Generating counterfactual explanations without access to training data

If only the trained model is available but not the training data, DiCE can still be used to generate counterfactual explanations. Below we show an example where DiCE uses only basic metadata about each feature used in the ML model.

[1]:
# import DiCE
import pandas as pd
import dice_ml
from dice_ml.utils import helpers  # helper functions
[2]:
%load_ext autoreload
%autoreload 2

Defining meta data

We simulate “adult” income dataset from UCI Machine Learning Repository (https://archive.ics.uci.edu/ml/datasets/adult) by providing only meta information about the data: range is provided for continuous features and categories are provided for categorical features. Please note for Python<=3.6, “features” parameter should be provided as an OrderedDict in the same order that was used to train the ML model.

[3]:
d = dice_ml.Data(features={'age': [17, 90],
                           'workclass': ['Government', 'Other/Unknown', 'Private', 'Self-Employed'],
                           'education': ['Assoc', 'Bachelors', 'Doctorate', 'HS-grad', 'Masters',
                                         'Prof-school', 'School', 'Some-college'],
                           'marital_status': ['Divorced', 'Married', 'Separated', 'Single', 'Widowed'],
                           'occupation': ['Blue-Collar', 'Other/Unknown', 'Professional', 'Sales', 'Service', 'White-Collar'],
                           'race': ['Other', 'White'],
                           'gender': ['Female', 'Male'],
                           'hours_per_week': [1, 99]},
                 outcome_name='income')

Explaining pre-trained sklearn models

We first explain a RandomForest model that has been pre-trained on the Adult dataset.

[4]:
backend = 'sklearn'
sk_modelpath = helpers.get_adult_income_modelpath(backend=backend)  # pretrained model
m = dice_ml.Model(model_path=sk_modelpath, backend=backend)

The next two steps are the same as when using DiCE with training data. We specify the random algorithm and provide an input query instance.

[5]:
# initiate DiCE
exp = dice_ml.Dice(d, m, method="genetic")
/home/amshar/python-envs/vpy39/lib/python3.9/site-packages/sklearn/base.py:380: InconsistentVersionWarning: Trying to unpickle estimator OneHotEncoder from version 1.1.1 when using version 1.6.1. This might lead to breaking code or invalid results. Use at your own risk. For more info please refer to:
https://scikit-learn.org/stable/model_persistence.html#security-maintainability-limitations
  warnings.warn(
/home/amshar/python-envs/vpy39/lib/python3.9/site-packages/sklearn/base.py:380: InconsistentVersionWarning: Trying to unpickle estimator Pipeline from version 1.1.1 when using version 1.6.1. This might lead to breaking code or invalid results. Use at your own risk.

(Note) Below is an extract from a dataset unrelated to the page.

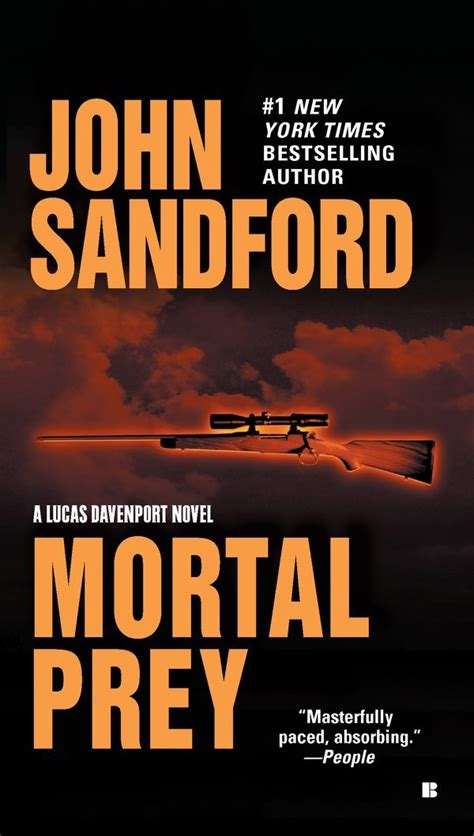 prey a prey novel sandford mortal prey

For more info please refer to:
https://scikit-learn.org/stable/model_persistence.html#security-maintainability-limitations
  warnings.warn(
/home/amshar/python-envs/vpy39/lib/python3.9/site-packages/sklearn/base.py:380: InconsistentVersionWarning: Trying to unpickle estimator OneHotEncoder from version 1.1.1 when using version 1.6.1. This might lead to breaking code or invalid results. Use at your own risk. For more info please refer to:
https://scikit-learn.org/stable/model_persistence.html#security-maintainability-limitations
  warnings.warn(
/home/amshar/python-envs/vpy39/lib/python3.9/site-packages/sklearn/base.py:380: InconsistentVersionWarning: Trying to unpickle estimator Pipeline from version 1.1.1 when using version 1.6.1. This might lead to breaking code or invalid results. Use at your own risk. For more info please refer to:
https://scikit-learn.org/stable/model_persistence.html#security-maintainability-limitations
  warnings.warn(
/home/amshar/python-envs/vpy39/lib/python3.9/site-packages/sklearn/base.py:380: InconsistentVersionWarning: Trying to unpickle estimator ColumnTransformer from version 1.1.1 when using version 1.6.1. This might lead to breaking code or invalid results. Use at your own risk. For more info please refer to:
https://scikit-learn.org/stable/model_persistence.html#security-maintainability-limitations
  warnings.warn(
/home/amshar/python-envs/vpy39/lib/python3.9/site-packages/sklearn/base.py:380: InconsistentVersionWarning: Trying to unpickle estimator DecisionTreeClassifier from version 1.1.1 when using version 1.6.1. This might lead to breaking code or invalid results. Use at your own risk. For more info please refer to:
https://scikit-learn.org/stable/model_persistence.html#security-maintainability-limitations
  warnings.warn(
---------------------------------------------------------------------------
ValueError                                Traceback (most recent call last)
Cell In[5], line 2
      1 # initiate DiCE
----> 2 exp = dice_ml.Dice(d, m, method="genetic")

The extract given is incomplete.